Wednesday, January 6, 2010

Anger Management -- The Middle: Post 10

Today, I was looking through websites instead of my books for a change of pace. I came across some great advice on MayoClinic on their page http://www.mayoclinic.com/health/anger-management/MH00102. They suggested a few ways of relieving inner tension. One of their best suggestions was to exercise since it releases endorphins to your brain and makes you naturally happier. I really liked this tip because, other than avoiding things that make me angry, this is one of the only tips I've found that I can use BEFORE I get angry. It's something that, in theory, if I do it often, it should make me less tense and I'll get angry less often. Not to mention, it's good for you. So it's a double good.
In fact, I HAVE noticed that since I stopped having parking on campus and I've been walking fifteen minutes from my car to the school and then fifteen minutes back again, I've felt slightly less tense. Even though it's freezing cold outside. But then again, I could just be thinking that because I want it to be true.

Monday, January 4, 2010

Anger Management -- The Middle -- Post 9

I realized something when I was writing up my self-evaluation thingamabob about how far I've come on my project. You asked what the best tip I found was, and I wrote it down, to restate, it was that I should vent about my anger to someone who isn't connected to the situation so that no harm can come of it. It dawned on me why I liked this tip so much! I realized why I have anger issues! (Aside from the fact that I inherited it and what not.) When people close to me do things to make me angry, I often bottle it up because I don't want to hurt them with it.

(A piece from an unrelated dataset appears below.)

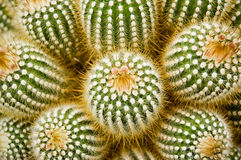 Prickly Royalty Free Stock Image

So then I have all this pent up anger and then when strangers do things or I see something on TV I just get really, really, really mad about it because it hits this, like, trigger switch in my brain. Astounding, no?
So, I mean, I haven't solved anything. In fact, now there's a new problem: I bottle up my emotions. And I don't really know what to do about it. But I will look into it.

Sunday, January 3, 2010

Anger Management: The Beginning -- Post 8

I've taken to more skimming through my books than reading them chunks at a time, I've found that it makes me less angry that way. So when I was skimming through my Buddist book again today (Anger by Thich Naht Hanh), I came across something interesting. Now, granted, the metaphor was actually related to war, but I thought it applied to me to. Hanh said that when you lash out in anger you wind up hurting more than just the person you're angry with. You can hurt yourself, or even just other people around you when you lash out. Now, I try not to be a selfish person and I often don't even consider "will this make me happy" when I do things. I just kind of go with the flow. So in the beginning of the book when Hanh said that when you're angry, you'll never actually be happy, it didn't really convince me to do anything about my anger, but seeing it in print (whether I already knew it or not) that other people are going to get hurt whether I mean it or not, it was a little bit of a wake up call. So I decided I'm going to take note when I get angry (which clearly I'm trying to avoid, but it'll still happen) as to other people's reactions, not just who I'm mad at. Maybe I'll be surprised at what I find.